In K-12 education we did three big things. We now have higher Tennessee standards. We tied our assessment of students to teachers’ evaluations and the evaluations to tenure. And we lifted the cap on charter schools.
So what are the results of all these efforts so far? We have the third lowest taxes in the country as percentage of personal income. We have the lowest debt per person in the country. Our Rainy Day Fund is at $800 million dollars, the highest it has ever been. For only the second time in our state’s history, we have a AAA bond rating from each of the three bond rating agencies.
The TEAM Act has made state government more responsive and we’re giving better customer service than ever before. This month Governing magazine asked its readers, “Can Other States Tap Tennessee’s Secret Sauce for Government Efficiency?”
So we have better service while we have cut more than $500 million in ongoing expenses out of our budget.

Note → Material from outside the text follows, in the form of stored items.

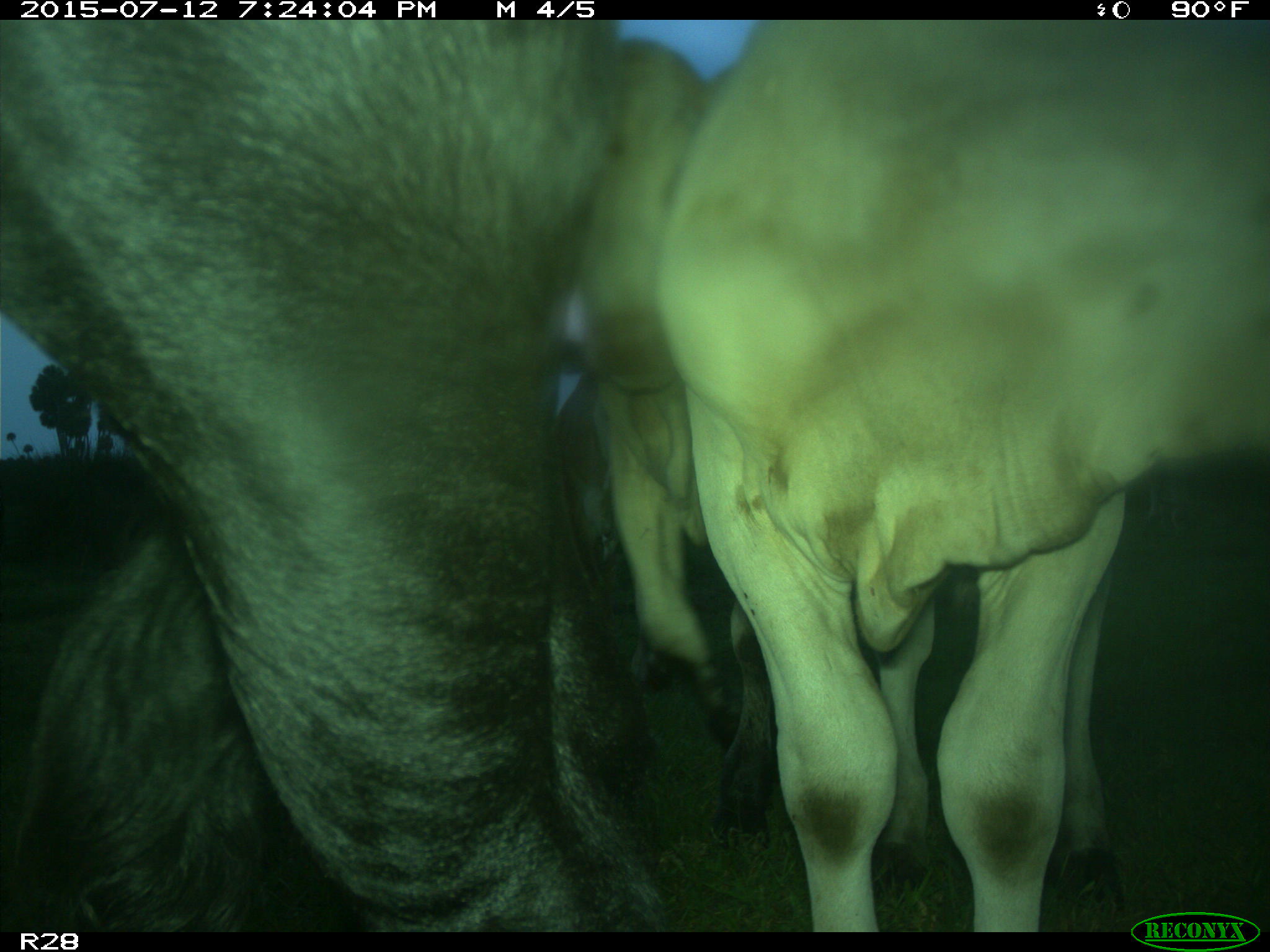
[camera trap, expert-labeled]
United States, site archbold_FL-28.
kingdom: Animalia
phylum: Chordata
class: Mammalia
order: Artiodactyla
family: Bovidae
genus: Bos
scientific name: Bos taurus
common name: domestic cow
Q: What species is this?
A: Bos taurus (domestic cow).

We’ve cut taxes by more than $500 million, including the sales tax on food by nearly 30 percent. Through the IMPROVE Act we can provide for the next generation’s transportation network and help answer our state’s very real transportation needs.
The last two state budgets take on no new debt – the first time that’s ever happened. Unemployment is the lowest we’ve ever recorded at 3 percent, more than a full percentage point below the national average. We’ve added close to 400,000 jobs in the private sector. Tennessee students have posted the highest graduation rates in our state’s history. We’ve added more than $1.3 billion to K-12 education, with nearly $450 million of that going to teacher salaries. Tennessee students are the fast improving students in the nation.
Let’s not forget how we got here. I worry about us getting soft and losing that focus. As we look ahead to 2018, don’t let us lose sight of the Tennessee we can be. Help us stay focused on each challenge, and we’ll continue the hard and necessary work to reach our full potential as a state.